I think you're focusing too much on the word 'favourite' and not enough on the fact that they didn't actually ask for a favourite tool. They asked for a favourite how-to for using the suggested options, a Dev Container or a VM. I think before asking this question, if a person is (demonstrably in this case) into LLMs, it should be reasonable for them to ask an LLM first. The options are already given. It's not difficult to form a prompt that can make a reasonable LLM give a reasonable answer.
There aren't that many ways to run a Dev Container or VM. Everyone is not special and different, just follow the recommended and common security best practices.
I've started a project [1] recently that tries to implement this sandbox idea. Very new and extremely alpha, but mostly works as a proof of concept (except haven't figured out how to get Shelley working yet), and I'm sure there's a ton of bugs and things to work through, but could be fun to test and experiment with in a vps and report back any issues.

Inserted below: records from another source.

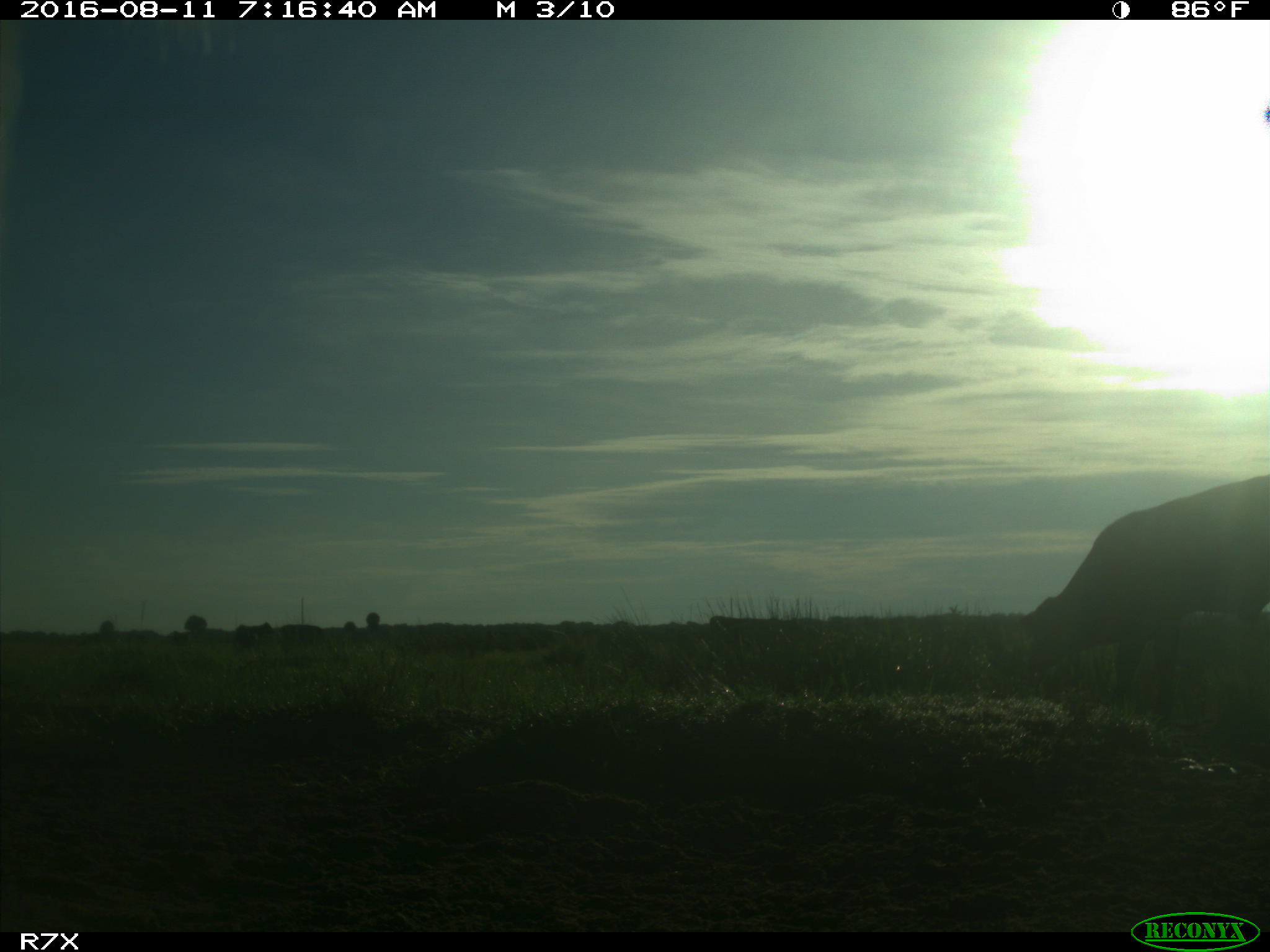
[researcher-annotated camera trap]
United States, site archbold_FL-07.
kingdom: Animalia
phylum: Chordata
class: Mammalia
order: Artiodactyla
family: Bovidae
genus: Bos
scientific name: Bos taurus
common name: domestic cow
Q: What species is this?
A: Bos taurus (domestic cow).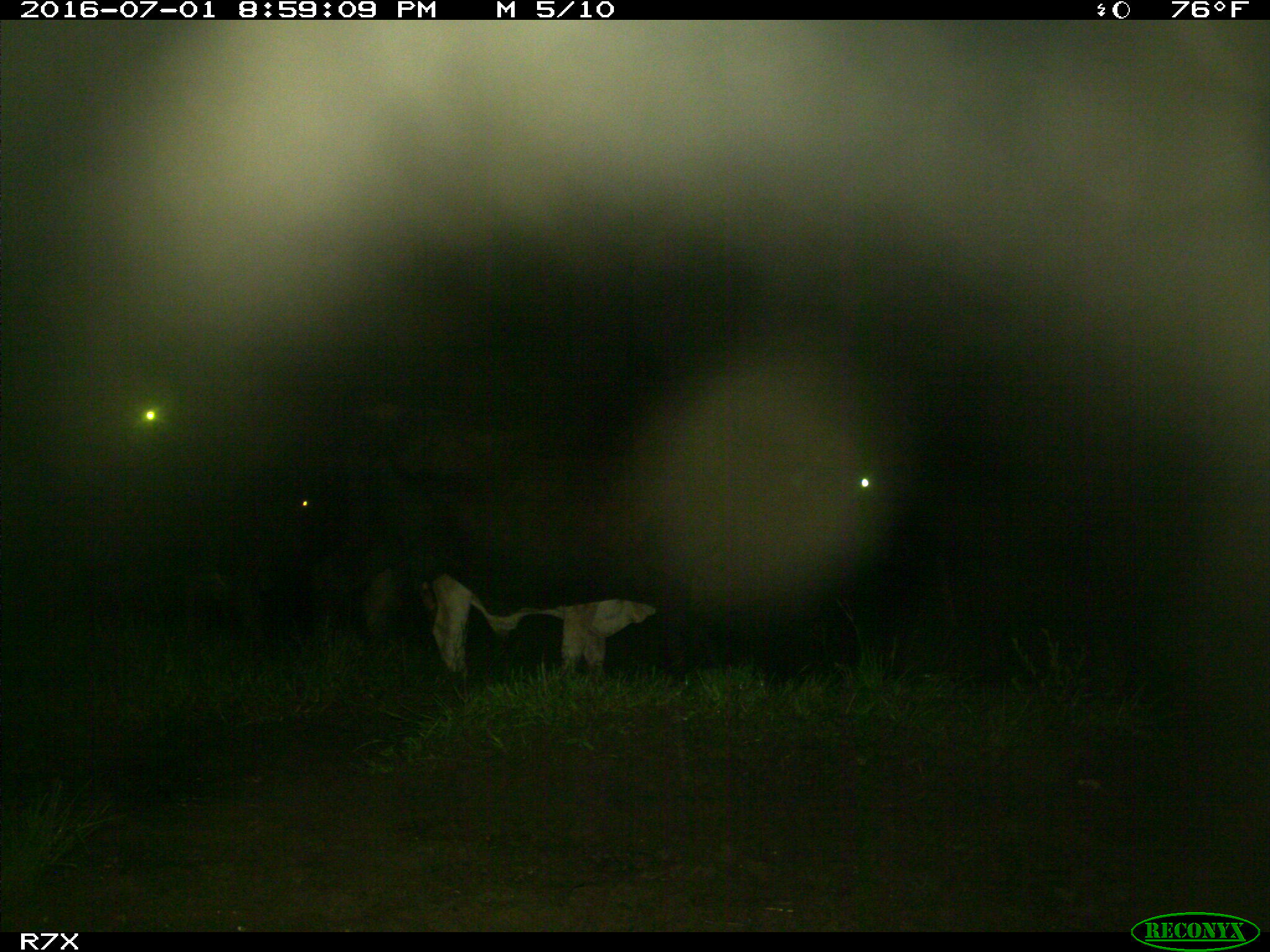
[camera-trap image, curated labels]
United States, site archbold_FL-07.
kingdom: Animalia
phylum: Chordata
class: Mammalia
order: Artiodactyla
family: Bovidae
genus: Bos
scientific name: Bos taurus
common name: domestic cow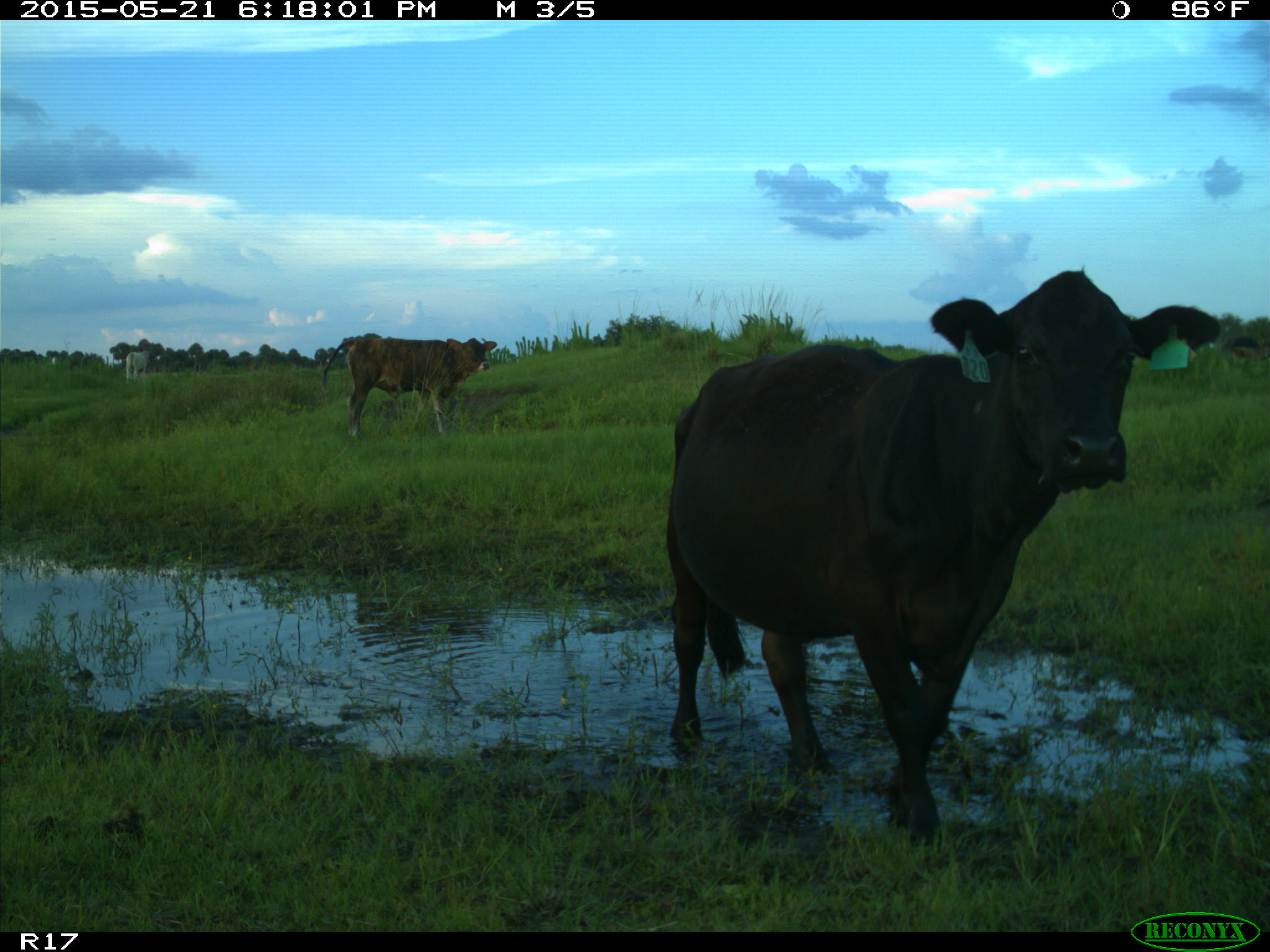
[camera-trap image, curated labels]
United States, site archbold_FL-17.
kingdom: Animalia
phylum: Chordata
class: Mammalia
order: Artiodactyla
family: Bovidae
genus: Bos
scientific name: Bos taurus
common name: domestic cow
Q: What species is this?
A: Bos taurus (domestic cow).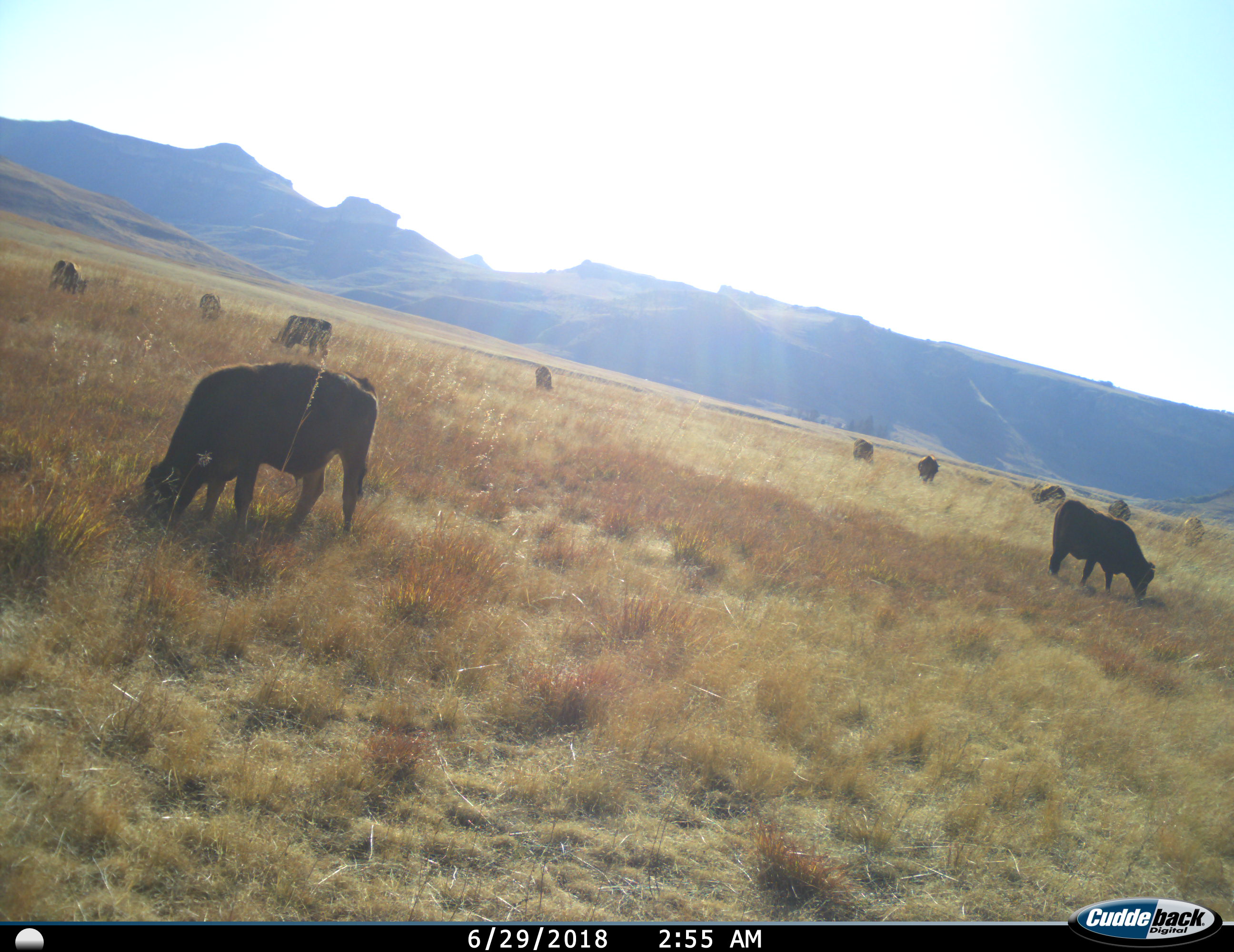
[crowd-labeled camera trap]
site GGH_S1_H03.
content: unidentified animal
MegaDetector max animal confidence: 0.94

That's why you run with "dangerously allow all." What's the point of LLMs if I have to manually approve everything? IME you only get half decent results if the agent can run tests, run builds and iterate. I'm not going to look at the wall of texts it produces on every iterations, they are mostly convincing bullshit. I'll review the code it wrote once the tests pass, but I don't want to be "in the loop".
I really like the product created by fly.io's https://sprites.dev/ for AI's sandboxes effectively. I feel like its really apt here (not sponsored lmao wish I was)
Oh btw if someone wants to run servers via qemu, I highly recommend quickemu. It provides default ssh access,sshfs, vnc,spice and all such ports to just your local device of course and also allows one to install debian or any distro (out of many many distros) using quickget.
I personally really like zed with ssh open remote. I can always open up terminals in it and use claude code or opencode or any and they provide AI as well (I dont use much AI this way, I make simple scripts for myself so I just copy paste for free from the websites) but I can recommend zed for what its worth as well.
I would assume for certain problems LLMs have a solution readily available for JavaScript/ TypeScript or similarly popular languages but not for Clojure/Script. Therefore my thinking was that the process of getting to a workable solution would be longer and more expensive in terms of tokens. I however don't have any relevant data on this so I may just be wrong.
So where is the meaning in all this?
We can look at the steel making revolution and try to learn from it. Software is in most places, so is steel. In my experience a steel mill employee generally gets paid. There is the dignity in struggle, because the work tends to be demanding. Perhaps we will have machines working on the standardized components for us to put together after QA/ conformance testing to form a larger system. Maybe software engineering will really be more like work planning or a machine engineering studio. What I am confident about is that we will get more standardization and everything will get a lot more complex, yet we will have tools to cope with that.